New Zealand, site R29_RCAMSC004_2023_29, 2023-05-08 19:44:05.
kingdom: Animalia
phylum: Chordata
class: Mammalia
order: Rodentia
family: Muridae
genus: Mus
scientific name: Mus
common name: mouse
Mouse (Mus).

════════

→ WHAT NEEDS TO BE DONE: Repeat the data word for word, leaving out no line.

→ FINISHED TASK:
New Zealand, site R29_RCAMSC004_2023_29, 2023-05-08 19:44:05.
kingdom: Animalia
phylum: Chordata
class: Mammalia
order: Rodentia
family: Muridae
genus: Mus
scientific name: Mus
common name: mouse
Mouse (Mus).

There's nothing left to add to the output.